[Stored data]
******************************
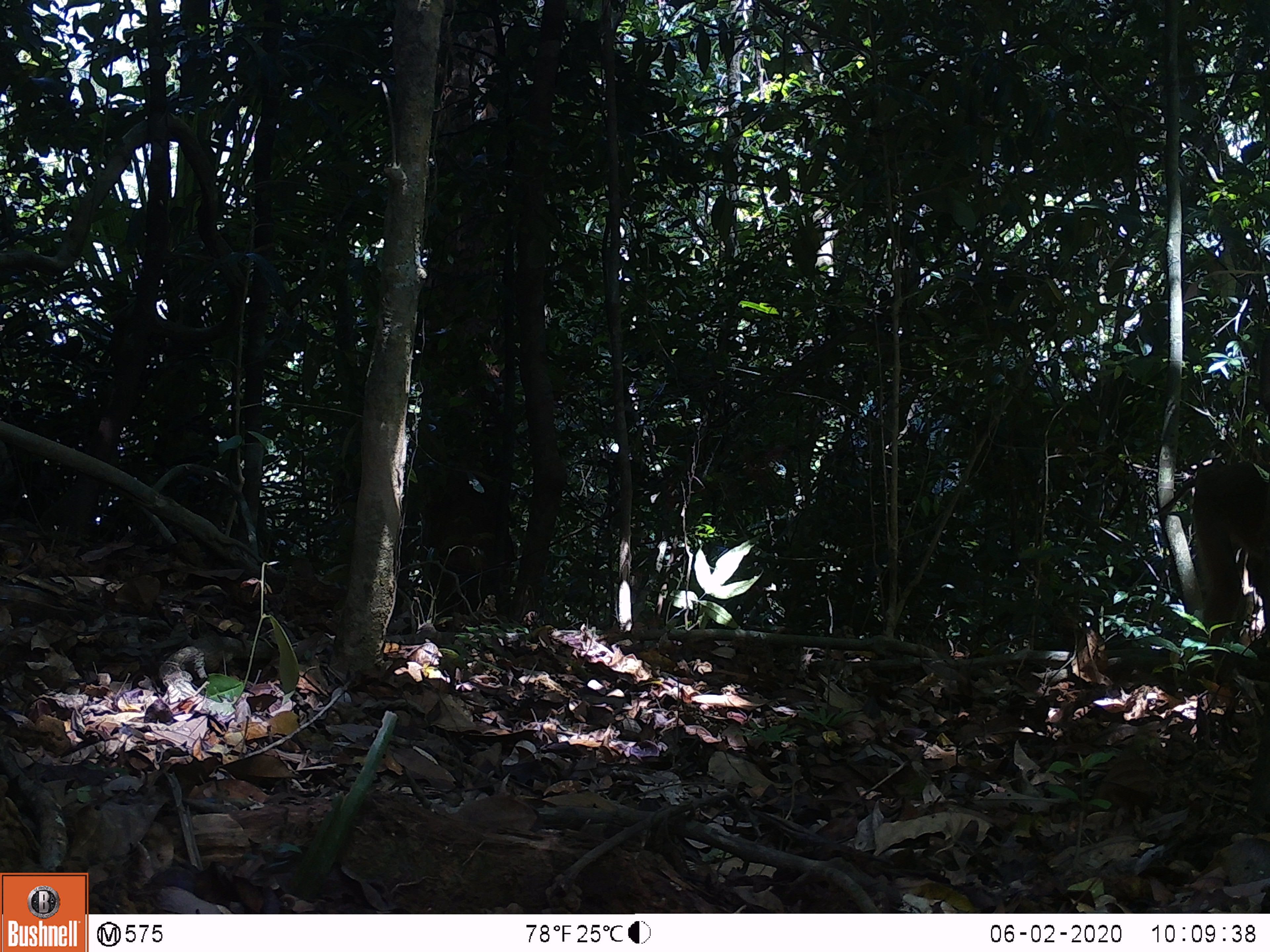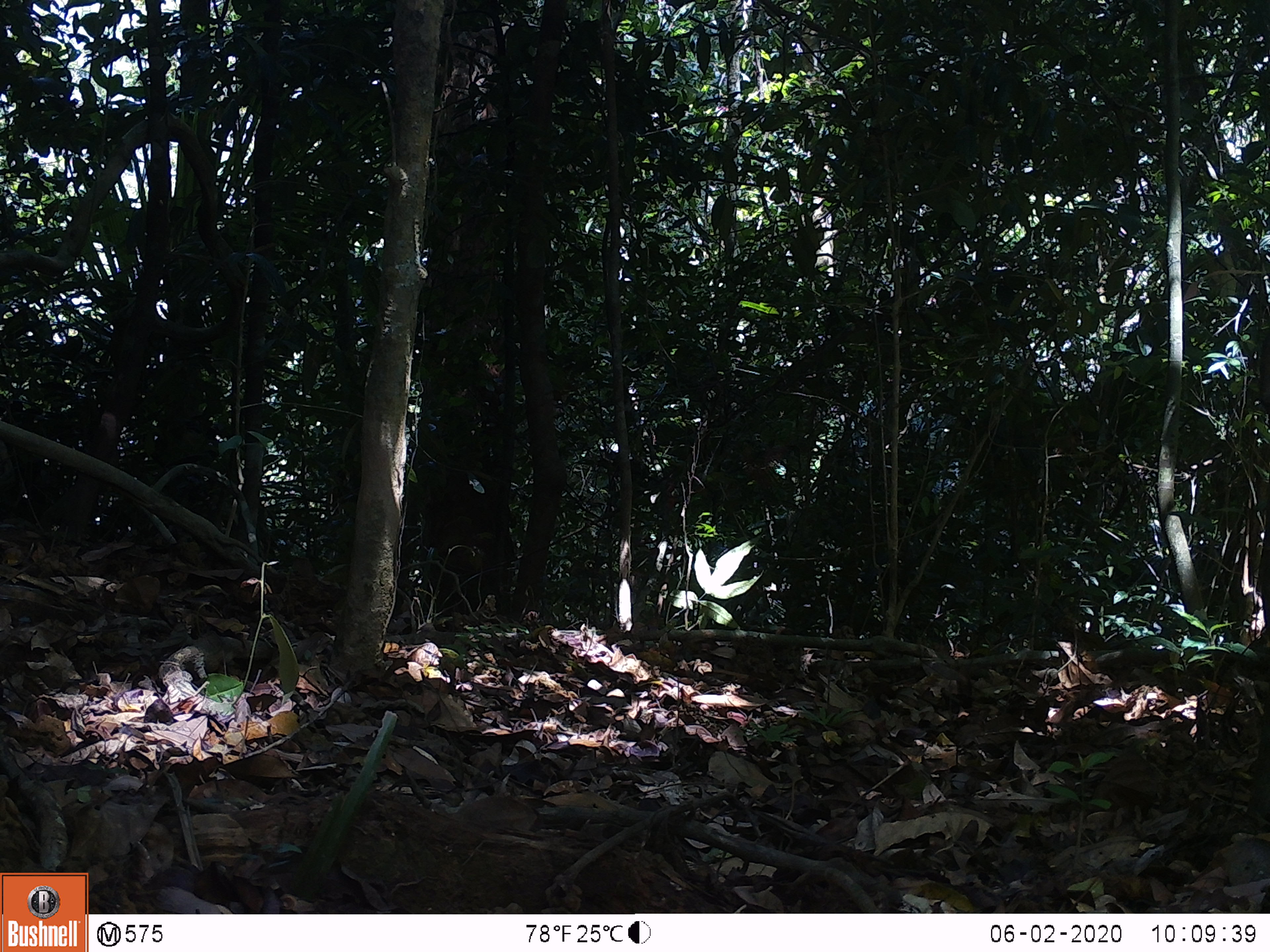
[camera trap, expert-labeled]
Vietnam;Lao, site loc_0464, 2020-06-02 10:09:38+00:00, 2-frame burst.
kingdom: Animalia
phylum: Chordata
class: Mammalia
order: Primates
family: Cercopithecidae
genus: Macaca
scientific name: Macaca nemestrina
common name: pig-tailed macaque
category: pig tailed macaque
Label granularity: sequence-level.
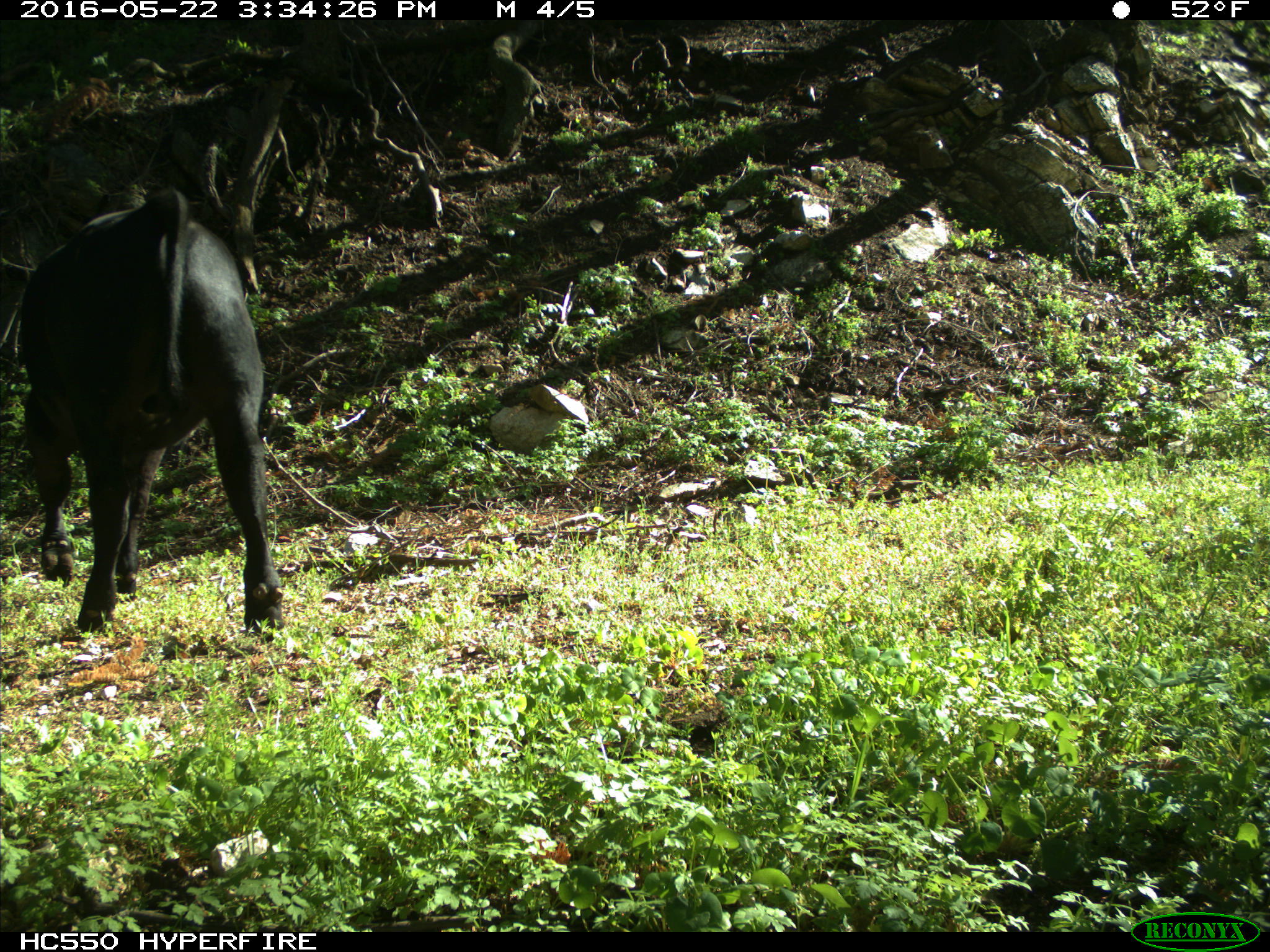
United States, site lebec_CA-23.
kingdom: Animalia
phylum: Chordata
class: Mammalia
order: Artiodactyla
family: Bovidae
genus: Bos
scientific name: Bos taurus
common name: domestic cow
Bos taurus (domestic cow).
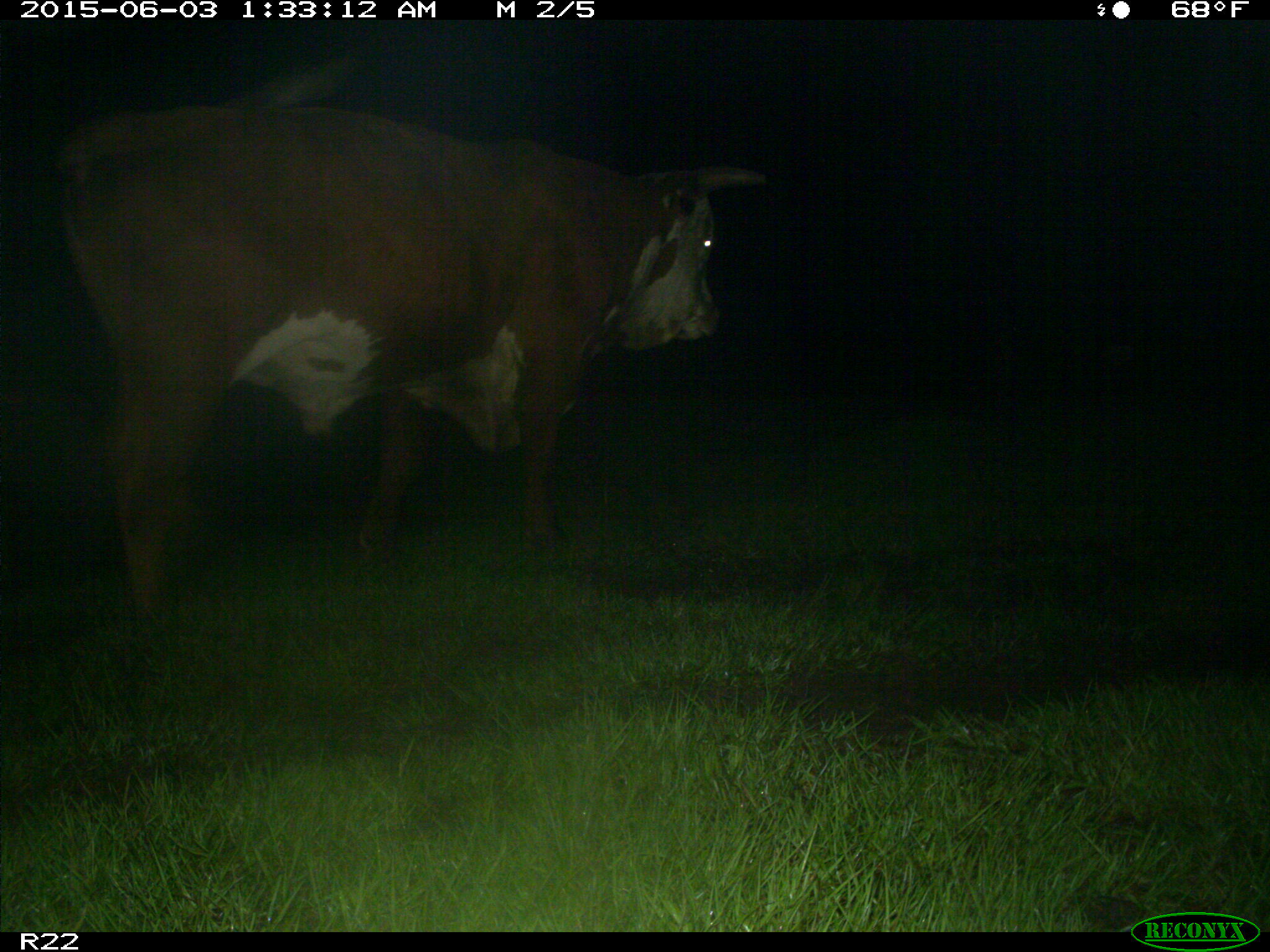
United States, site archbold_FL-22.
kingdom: Animalia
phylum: Chordata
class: Mammalia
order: Artiodactyla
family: Bovidae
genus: Bos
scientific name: Bos taurus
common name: domestic cow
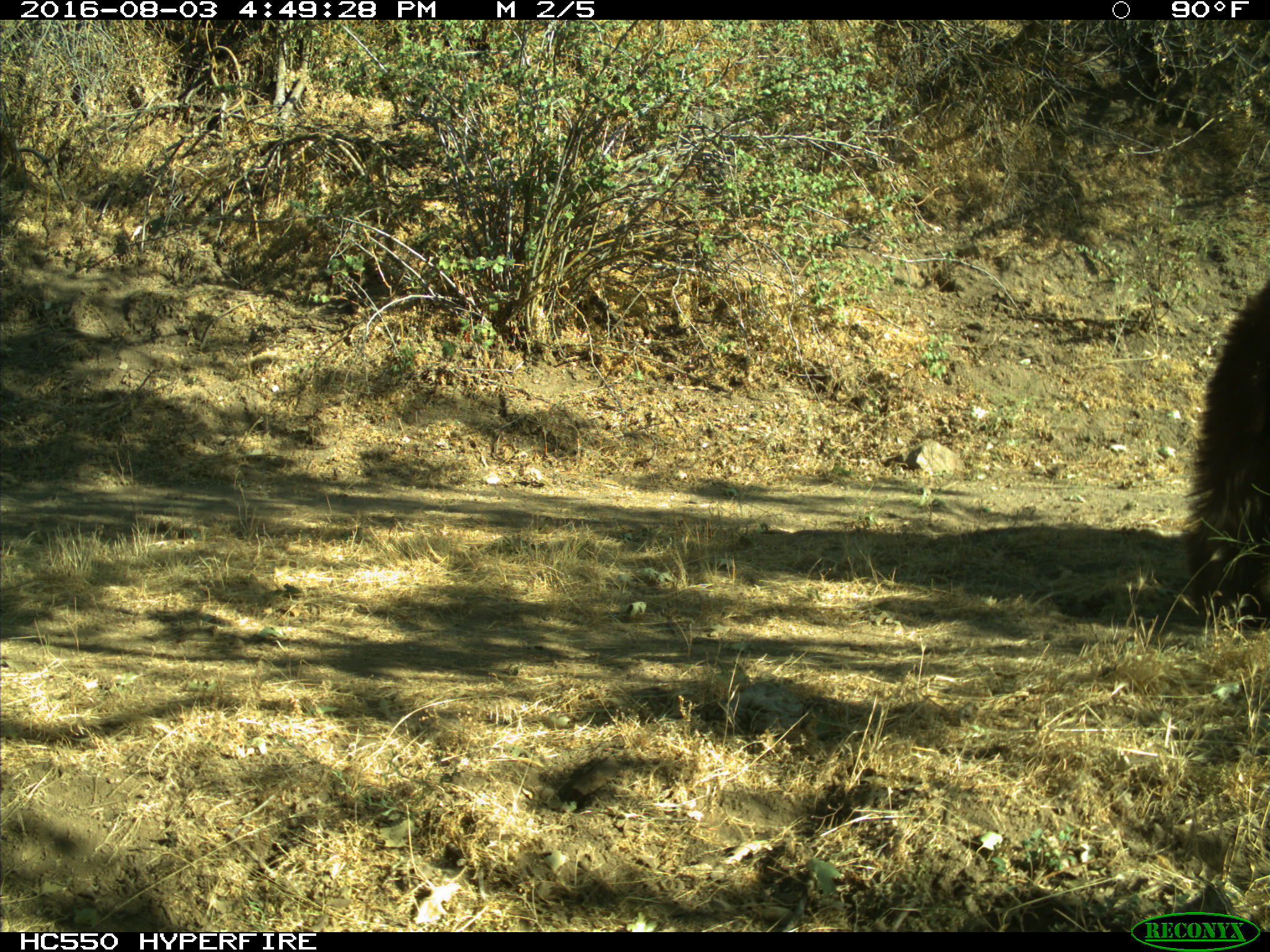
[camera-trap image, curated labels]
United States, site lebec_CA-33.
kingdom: Animalia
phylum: Chordata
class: Mammalia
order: Carnivora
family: Ursidae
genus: Ursus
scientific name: Ursus americanus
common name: american black bear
******************************
TASK OBJECTIVE ▸ Tally every line of the entries that contains the word "camera", and respond with that number only.

OUTPUT ▸ 2